Reproduce verbatim every line of the records from the line that contains "From the point" through the end of the records, including both of those ends.
───── Provided data
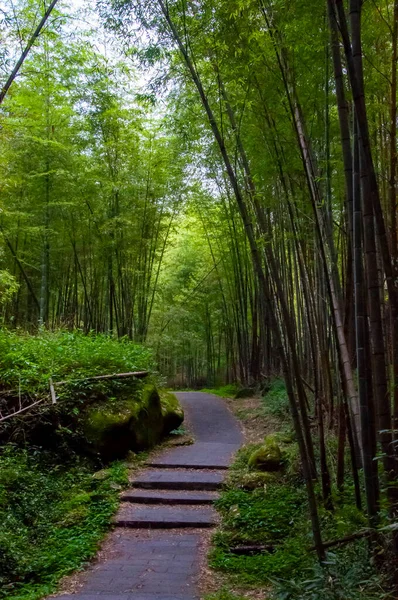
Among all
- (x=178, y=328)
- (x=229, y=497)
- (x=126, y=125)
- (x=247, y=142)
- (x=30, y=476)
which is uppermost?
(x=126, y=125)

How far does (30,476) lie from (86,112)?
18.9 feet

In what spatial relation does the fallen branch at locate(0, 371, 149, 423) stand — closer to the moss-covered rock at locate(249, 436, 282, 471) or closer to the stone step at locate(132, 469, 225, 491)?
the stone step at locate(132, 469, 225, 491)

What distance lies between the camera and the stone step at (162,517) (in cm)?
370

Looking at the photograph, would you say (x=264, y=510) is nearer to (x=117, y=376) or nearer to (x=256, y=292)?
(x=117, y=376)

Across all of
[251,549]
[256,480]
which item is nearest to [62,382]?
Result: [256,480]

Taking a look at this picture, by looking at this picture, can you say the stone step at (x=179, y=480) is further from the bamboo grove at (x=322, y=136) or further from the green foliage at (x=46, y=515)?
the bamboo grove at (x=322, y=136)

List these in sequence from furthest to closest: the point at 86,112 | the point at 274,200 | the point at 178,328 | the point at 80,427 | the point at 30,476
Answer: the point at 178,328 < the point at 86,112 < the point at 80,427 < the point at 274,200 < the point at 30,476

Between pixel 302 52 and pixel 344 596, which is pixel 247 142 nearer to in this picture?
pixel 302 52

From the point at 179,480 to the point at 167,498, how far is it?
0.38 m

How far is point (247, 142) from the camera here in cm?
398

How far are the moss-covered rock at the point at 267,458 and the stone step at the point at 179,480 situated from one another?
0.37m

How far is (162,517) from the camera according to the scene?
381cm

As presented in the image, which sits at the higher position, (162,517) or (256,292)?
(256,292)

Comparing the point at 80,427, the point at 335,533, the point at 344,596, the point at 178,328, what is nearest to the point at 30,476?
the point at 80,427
──────────
#### Answer for this exercise:
From the point at 179,480 to the point at 167,498, how far is it?
0.38 m

How far is point (247, 142) from the camera here in cm?
398

How far are the moss-covered rock at the point at 267,458 and the stone step at the point at 179,480 situated from one another?
0.37m

How far is (162,517) from the camera according to the scene?
381cm

As presented in the image, which sits at the higher position, (162,517) or (256,292)?
(256,292)

Comparing the point at 80,427, the point at 335,533, the point at 344,596, the point at 178,328, what is nearest to the point at 30,476?
the point at 80,427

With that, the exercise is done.